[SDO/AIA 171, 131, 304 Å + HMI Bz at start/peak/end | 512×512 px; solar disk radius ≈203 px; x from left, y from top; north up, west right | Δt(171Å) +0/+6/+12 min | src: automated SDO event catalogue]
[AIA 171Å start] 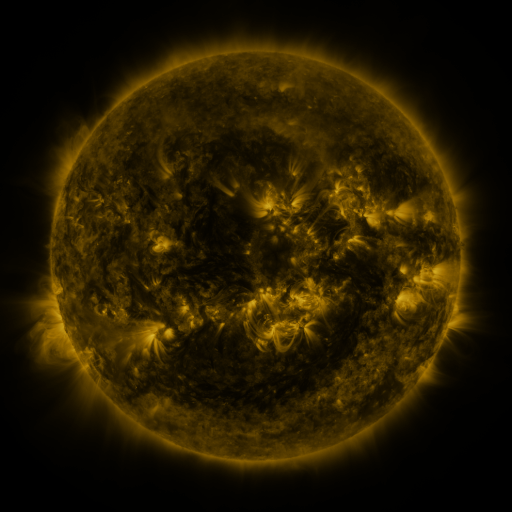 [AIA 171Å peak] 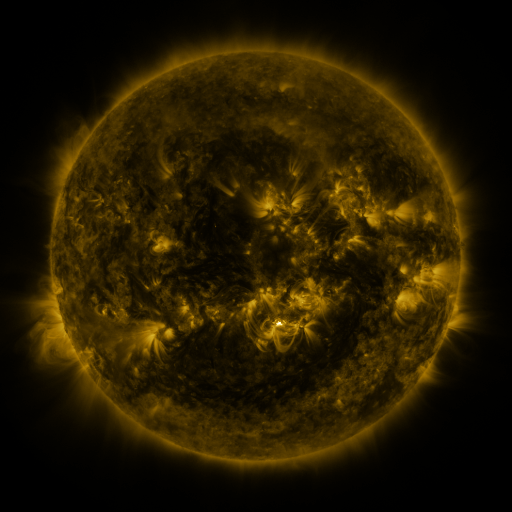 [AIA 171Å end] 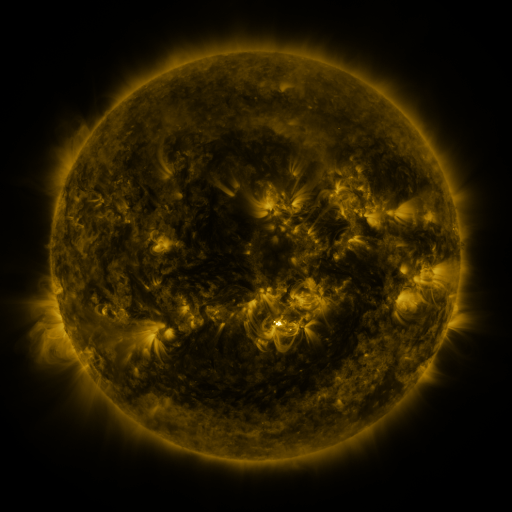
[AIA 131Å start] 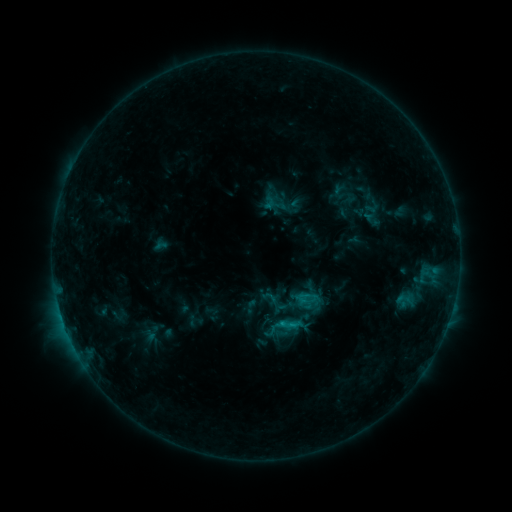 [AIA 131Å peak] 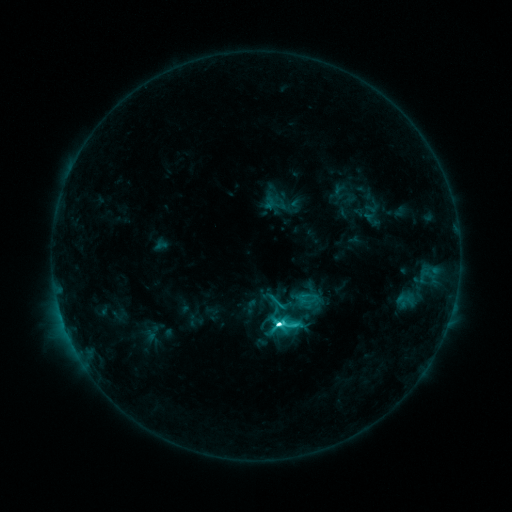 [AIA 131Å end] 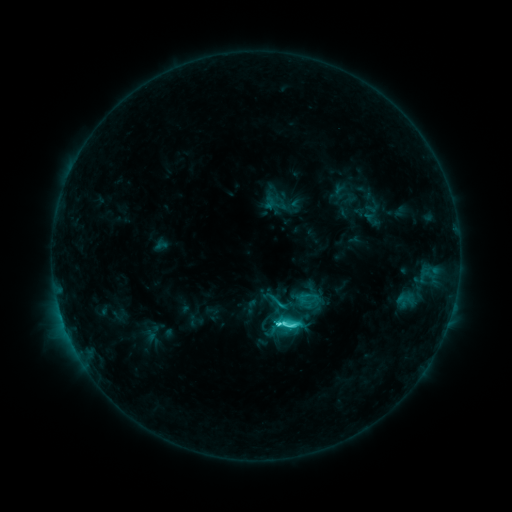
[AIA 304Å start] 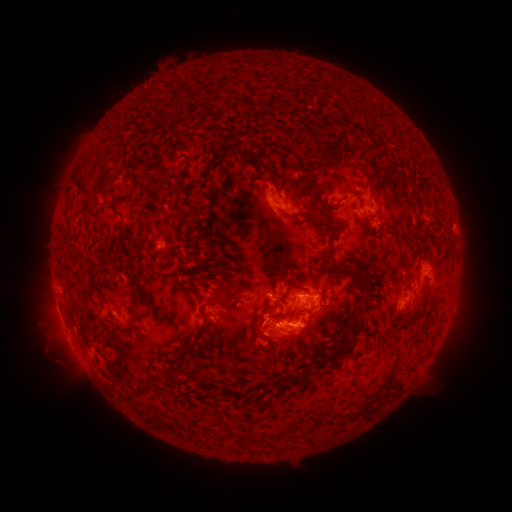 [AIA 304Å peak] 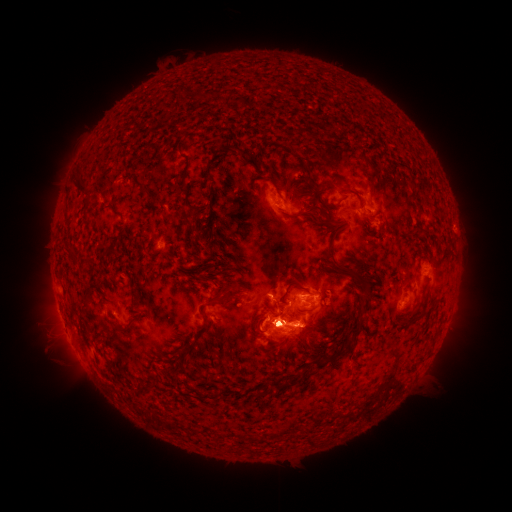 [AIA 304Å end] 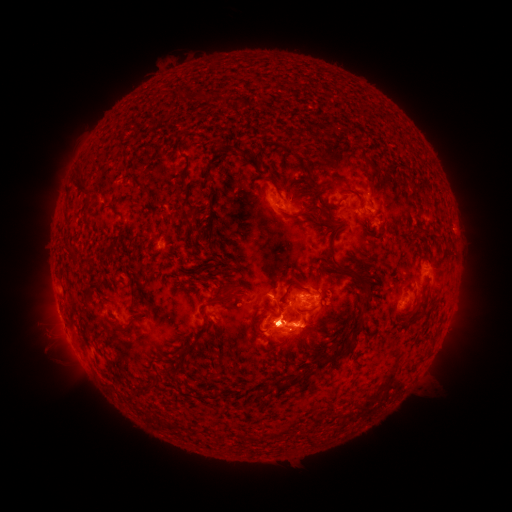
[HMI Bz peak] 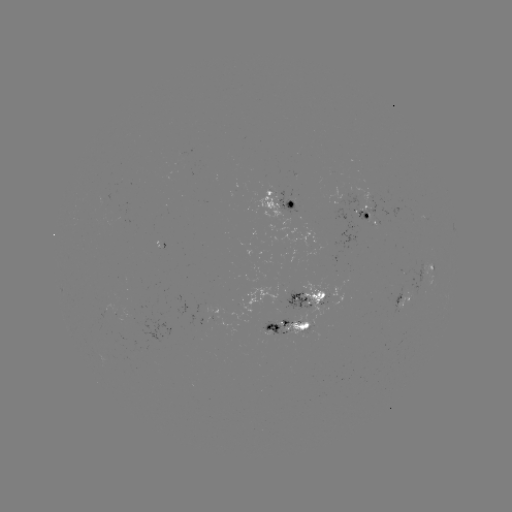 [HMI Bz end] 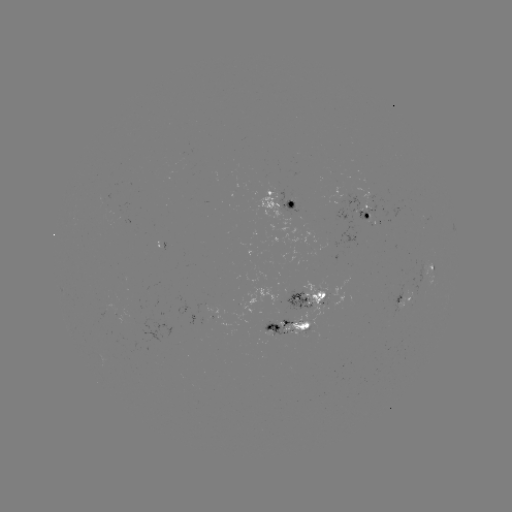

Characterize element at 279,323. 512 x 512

◇ ◇ ◇

• _Exercise details_:
How many lines in the entries above contain the string "radius"? Reply with the number alone.

• _Exercise output_:
1